In deiesem Notebook werden die aufgezeichenten UVI-Messungen weiter verarbeitet und für das Training vorbereitet.


- Einlesen der UVI-Werte
- Ersetzen von fehlenden Messwerten

- Einlesen der weiteren Inputwerte
- EDA (exploratory data analysis)

In [5]:
# Verbinden mit der Google-Drive
from google.colab import drive
drive.mount('/content/drive')

Mounted at /content/drive


In [6]:
# import der benötigten Module

import numpy as np
import pandas as pd
import matplotlib.pyplot as plt
import matplotlib.dates as mdates
import pvlib

from datetime import datetime
from datetime import timedelta

import matplotlib
import seaborn as sns

In [7]:
latitude = 50.8
longitude = 7.2

seconds_in_day = 24*60*60
seconds_in_year = (365.2425)*seconds_in_day

In [21]:
# Pfad zur CSV-Datei mit UVI-Messwerten auf Google Drive
drive_path = '/content/drive/My Drive/Colab_Notebooks/CSV_UVI/'
pickle_path = '/content/drive/My Drive/Colab_Notebooks/CSV_Vorhersage/'

## Import der UVI-Messdaten:

Die Messdaten sind in einer CSV-Datei gespeichert, diese muss importiert werden.

In [9]:
## Code zum Import der Messdaten
file_list = ['22.06', '22.07', '22.08', '22.10', '22.11', '22.12', '23.01', '23.02', '23.03', '23.04', '23.05']  # Hier wird angegeben, welche Monate importiert werden sollen
dataframes = []
df_UVI_combined = []

for filename in file_list:
    file_path = drive_path + filename
    df_import = pd.read_csv(file_path)
    dataframes.append(df_import)

df_UVI_combined = pd.concat(dataframes, ignore_index=True)
df_UVI_combined['Datetime'] = pd.to_datetime(df_UVI_combined['Datetime'])

In [10]:
# Dataframe ausgeben
df_UVI_combined

Unnamed: 0,Datetime,Datum,Uhrzeit,Messzeitpunkt,erythem,UVI
0,2022-06-15 07:21:00,2022-06-15,07:21:00,26460,0.060209,2.408378
1,2022-06-15 07:23:00,2022-06-15,07:23:00,26580,0.061560,2.462381
2,2022-06-15 07:25:00,2022-06-15,07:25:00,26700,0.061976,2.479048
3,2022-06-15 07:27:00,2022-06-15,07:27:00,26820,0.063588,2.543531
4,2022-06-15 07:29:00,2022-06-15,07:29:00,26940,0.064412,2.576485
...,...,...,...,...,...,...
100757,2023-05-26 09:04:00,2023-05-26,09:04:00,32640,0.117537,4.701465
100758,2023-05-26 09:06:00,2023-05-26,09:06:00,32760,0.118624,4.744953
100759,2023-05-26 09:08:00,2023-05-26,09:08:00,32880,0.094757,3.790279
100760,2023-05-26 09:10:00,2023-05-26,09:10:00,33000,,


## Bereinigen der Messdaten

Hier wird erklärt, was zum Bereinigen der Messdaten getan werden muss.

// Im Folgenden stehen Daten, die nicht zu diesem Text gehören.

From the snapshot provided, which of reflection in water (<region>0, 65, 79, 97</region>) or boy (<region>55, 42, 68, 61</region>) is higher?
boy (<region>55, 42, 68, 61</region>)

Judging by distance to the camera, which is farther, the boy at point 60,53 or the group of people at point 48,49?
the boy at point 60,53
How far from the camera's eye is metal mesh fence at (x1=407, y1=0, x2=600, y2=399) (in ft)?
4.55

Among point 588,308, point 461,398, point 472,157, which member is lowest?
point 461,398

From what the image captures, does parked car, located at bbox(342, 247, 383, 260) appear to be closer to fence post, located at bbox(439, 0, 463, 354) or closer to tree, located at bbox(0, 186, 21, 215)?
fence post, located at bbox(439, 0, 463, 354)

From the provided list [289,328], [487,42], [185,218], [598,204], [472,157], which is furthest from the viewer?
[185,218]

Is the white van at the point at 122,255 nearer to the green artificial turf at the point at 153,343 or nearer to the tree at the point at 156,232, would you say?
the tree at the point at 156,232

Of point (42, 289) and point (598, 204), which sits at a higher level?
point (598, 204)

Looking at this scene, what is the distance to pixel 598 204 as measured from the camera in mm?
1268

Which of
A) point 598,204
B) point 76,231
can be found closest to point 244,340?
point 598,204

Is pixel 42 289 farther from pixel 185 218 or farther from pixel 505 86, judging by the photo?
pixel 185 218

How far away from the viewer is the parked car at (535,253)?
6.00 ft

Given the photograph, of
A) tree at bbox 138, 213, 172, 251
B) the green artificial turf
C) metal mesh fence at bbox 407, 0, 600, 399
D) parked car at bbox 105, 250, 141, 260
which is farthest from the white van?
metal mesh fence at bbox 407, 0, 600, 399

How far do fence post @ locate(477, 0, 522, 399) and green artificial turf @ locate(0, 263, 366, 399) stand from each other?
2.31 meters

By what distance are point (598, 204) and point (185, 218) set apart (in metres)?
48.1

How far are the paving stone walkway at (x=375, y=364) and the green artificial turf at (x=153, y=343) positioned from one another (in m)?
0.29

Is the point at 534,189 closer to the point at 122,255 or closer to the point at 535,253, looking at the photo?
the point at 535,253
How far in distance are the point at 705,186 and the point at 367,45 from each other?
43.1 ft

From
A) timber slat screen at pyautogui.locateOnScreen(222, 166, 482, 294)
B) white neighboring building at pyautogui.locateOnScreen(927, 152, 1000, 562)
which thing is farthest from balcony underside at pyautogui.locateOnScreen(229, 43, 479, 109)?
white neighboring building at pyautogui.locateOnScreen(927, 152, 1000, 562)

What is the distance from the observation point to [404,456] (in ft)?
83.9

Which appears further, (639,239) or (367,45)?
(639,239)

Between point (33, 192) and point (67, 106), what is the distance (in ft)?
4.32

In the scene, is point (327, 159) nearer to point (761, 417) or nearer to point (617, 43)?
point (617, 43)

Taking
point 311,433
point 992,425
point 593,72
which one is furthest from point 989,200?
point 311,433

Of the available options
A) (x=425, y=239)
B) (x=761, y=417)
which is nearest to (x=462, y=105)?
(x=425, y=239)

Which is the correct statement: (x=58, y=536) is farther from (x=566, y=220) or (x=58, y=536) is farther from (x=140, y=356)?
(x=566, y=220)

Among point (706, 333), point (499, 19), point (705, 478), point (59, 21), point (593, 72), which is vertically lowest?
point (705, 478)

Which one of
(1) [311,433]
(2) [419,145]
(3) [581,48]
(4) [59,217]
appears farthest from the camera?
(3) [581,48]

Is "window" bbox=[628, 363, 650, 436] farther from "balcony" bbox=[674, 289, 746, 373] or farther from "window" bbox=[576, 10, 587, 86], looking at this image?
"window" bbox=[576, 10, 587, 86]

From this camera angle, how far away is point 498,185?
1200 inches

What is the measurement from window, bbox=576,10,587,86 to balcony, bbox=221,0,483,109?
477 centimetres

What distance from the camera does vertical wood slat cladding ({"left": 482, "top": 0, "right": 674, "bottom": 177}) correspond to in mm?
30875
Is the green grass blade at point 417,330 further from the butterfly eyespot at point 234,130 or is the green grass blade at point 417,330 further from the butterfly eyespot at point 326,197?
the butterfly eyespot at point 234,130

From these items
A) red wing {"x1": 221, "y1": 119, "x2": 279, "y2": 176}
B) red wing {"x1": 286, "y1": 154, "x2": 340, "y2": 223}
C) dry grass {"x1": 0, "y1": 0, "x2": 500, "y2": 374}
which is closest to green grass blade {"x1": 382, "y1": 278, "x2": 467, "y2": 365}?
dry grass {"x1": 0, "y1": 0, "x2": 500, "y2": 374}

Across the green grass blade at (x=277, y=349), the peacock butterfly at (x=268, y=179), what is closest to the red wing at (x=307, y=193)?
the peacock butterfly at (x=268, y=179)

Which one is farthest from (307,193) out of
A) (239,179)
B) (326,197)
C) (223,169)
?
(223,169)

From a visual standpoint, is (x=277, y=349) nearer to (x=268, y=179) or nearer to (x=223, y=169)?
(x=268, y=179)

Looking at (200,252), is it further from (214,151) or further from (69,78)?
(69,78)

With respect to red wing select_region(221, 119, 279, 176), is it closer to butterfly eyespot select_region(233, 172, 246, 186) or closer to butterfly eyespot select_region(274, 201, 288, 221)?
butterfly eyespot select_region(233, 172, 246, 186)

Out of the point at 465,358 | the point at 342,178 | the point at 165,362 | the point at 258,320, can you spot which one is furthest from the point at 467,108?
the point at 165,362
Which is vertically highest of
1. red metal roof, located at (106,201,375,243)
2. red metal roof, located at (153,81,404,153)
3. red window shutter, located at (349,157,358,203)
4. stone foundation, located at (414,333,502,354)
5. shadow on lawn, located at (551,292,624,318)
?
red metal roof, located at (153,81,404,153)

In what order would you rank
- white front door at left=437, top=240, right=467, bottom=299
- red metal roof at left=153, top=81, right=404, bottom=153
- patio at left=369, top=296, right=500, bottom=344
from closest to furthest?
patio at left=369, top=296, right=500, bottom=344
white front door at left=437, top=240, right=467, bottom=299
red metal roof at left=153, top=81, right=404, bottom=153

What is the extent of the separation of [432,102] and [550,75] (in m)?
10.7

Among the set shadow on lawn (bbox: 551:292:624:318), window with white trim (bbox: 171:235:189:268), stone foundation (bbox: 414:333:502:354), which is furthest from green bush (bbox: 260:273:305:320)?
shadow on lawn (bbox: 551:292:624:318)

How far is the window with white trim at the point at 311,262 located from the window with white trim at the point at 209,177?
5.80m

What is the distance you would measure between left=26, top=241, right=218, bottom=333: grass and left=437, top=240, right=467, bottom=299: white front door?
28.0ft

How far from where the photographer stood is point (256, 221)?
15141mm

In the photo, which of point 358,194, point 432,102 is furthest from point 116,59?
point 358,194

- Fehlende Messtage müssen ersetzt werden
  - Prüfen, ob die Messwerte zusammenhängen

**Hier wird geprüft, ob die Messwerte zusammenhängend sind:**

In [11]:
def insert_missing_rows(df):
    # Sortieren des DataFrame nach 'Datetime'
    df.sort_values(by='Datetime', inplace=True)

    # Initialisieren einer Liste, um die Zeilen mit fehlenden Daten einzufügen
    rows_to_insert = []

    # Gruppieren des DataFrame nach 'Datum'
    grouped = df.groupby('Datum')

    for date, group in grouped:
        # Sortieren der Gruppe nach 'Datetime'
        group.sort_values(by='Datetime', inplace=True)

        for i in range(1, len(group)):
            current_time = group.iloc[i]['Datetime']
            prev_time = group.iloc[i - 1]['Datetime']
            time_diff = current_time - prev_time

            if time_diff > timedelta(minutes=2):
                while prev_time + timedelta(minutes=2) < current_time:
                    prev_time += timedelta(minutes=2)
                    new_row = {
                        'Datetime': prev_time,
                        'Datum': date,
                        'Uhrzeit': prev_time.time(),
                        'Messzeitpunkt': (prev_time - prev_time.replace(hour=0, minute=0, second=0, microsecond=0)).total_seconds(),
                        'erythem': 0,
                        'UVI': 0,
                        'DiffGreater2': 1,
                    }
                    rows_to_insert.append(new_row)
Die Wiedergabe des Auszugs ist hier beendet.